Varias miradas se giraron hacia su mesa. Enrique, sin inmutarse, se pasó la servilleta por la muñeca, donde una gota de vino había salpicado, y luego habló en tono bajo:

- “No te debo nada, Jessica. Eres una excelente profesional, pero convertiste tu puesto en una plataforma para acercarte a mí con intenciones que nunca compartí. No te animé. No te ilusioné. No confundas cordialidad con coqueteo”, expresó Enrique.
- “¡Mentira!”, gimió ella, sus ojos empañados de lágrimas. “Tú sabías lo que sentía, ¡y no hiciste nada!”.
- “Porque no era mi responsabilidad hacerlo. Te traté con respeto. No puedo controlar cómo te sentiste, pero sí puedo controlar lo que permito en mi vida. Y no voy a permitir más intrigas, sabotajes ni chantajes emocionales”, manifestó Enrique.

Jessica, jadeando, se aferró al respaldo de la silla como si necesitara sostenerse. El silencio entre ambos era tan tenso que dolía.

- “¿Y entonces qué? ¿Me vas a despedir?”, inquirió Jessica.

Enrique la miró por un instante, largo y penetrante.

- “No. Eso sería demasiado fácil para ti. He solicitado tu traslado al área internacional. Una oportunidad mejor pagada, con menos cercanía conmigo y más desafíos. Si decides no aceptarla, presentaré tu reemplazo la próxima semana”, explicó Enrique.
- “¡Esto es cruel!”, exclamó Jessica.
- “Esto es justo”, respondió Enrique, incorporándose con una elegancia impecable. “Lo verdaderamente cruel sería seguir permitiéndote hacer daño a los que quiero. Y ya no voy a hacerlo”.

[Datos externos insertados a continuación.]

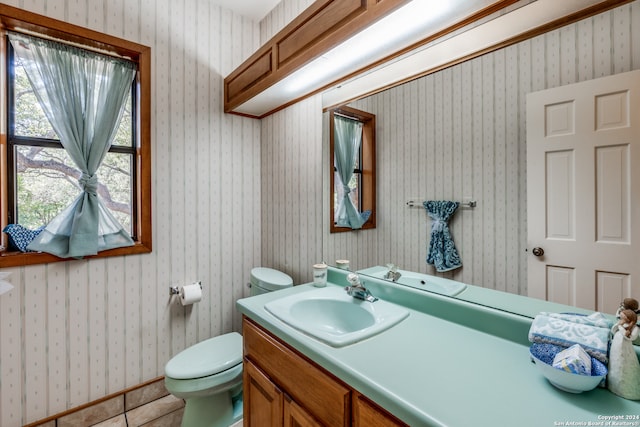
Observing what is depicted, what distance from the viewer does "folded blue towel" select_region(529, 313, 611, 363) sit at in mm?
720

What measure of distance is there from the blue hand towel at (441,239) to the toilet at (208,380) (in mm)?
1202

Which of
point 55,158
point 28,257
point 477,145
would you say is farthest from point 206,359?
point 477,145

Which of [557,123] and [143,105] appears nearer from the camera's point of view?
[557,123]

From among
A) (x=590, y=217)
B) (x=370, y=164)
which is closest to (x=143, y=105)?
(x=370, y=164)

Jessica lo observó marcharse, su figura alta y recta alejándose por entre las mesas, como si nada de lo que ella acabara de gritar hubiera tenido el más mínimo poder sobre él.

Cuando él salió, la lluvia cesaba. El cielo seguía gris, pero algo en el ambiente parecía más limpio, más claro.

Enrique tomó su móvil y marcó.

- “¿Hola, amor? ¿Estás libre este fin de semana?”, preguntó Enrique.

La voz de Sia, cálida al otro lado de la línea, fue todo lo que necesitó para sonreír.

- “Porque tengo algo que decirte” continuó él. “Algo importante. Y creo que ya no quiero esperar más”.

Porque tras la tormenta de Jessica, venía la calma, y quizás, el comienzo de una vida nueva.

Ese fin de semana se fueron de viaje. La cabaña estaba rodeada por una espesura de pinos, aislada del ruido del mundo. El lago cercano reflejaba el cielo pálido de la tarde, y la brisa fría traía consigo el aroma de la tierra húmeda y la madera. Sia se abrazó a sí misma al bajar del auto, maravillada por la calma del lugar.

- “¿Es tuya?”, preguntó con una sonrisa, girándose hacia Enrique.
- “Era de mis abuelos. Vengo aquí cuando necesito claridad. Pensé que ahora podríamos necesitarla juntos”, respondió él.

Sia lo observó en silencio. Había algo distinto en Enrique esa tarde. Su serenidad habitual estaba teñida de emoción contenida. Como si su alma estuviera a punto de desbordarse.

Entraron juntos a la cabaña. Todo era acogedor: la chimenea ya encendida, los sillones mullidos, una manta de lana sobre el respaldo y dos tazas humeantes esperándolos sobre la mesa de roble. Era evidente que él lo había preparado todo con esmero.

- “Esto parece sacado de una novela romántica”, dijo Sia, riendo mientras se quitaba la bufanda.

Enrique la miró, con ese brillo que sólo él tenía cuando la observaba: como si verla respirar ya fuera suficiente motivo para agradecerle a la vida.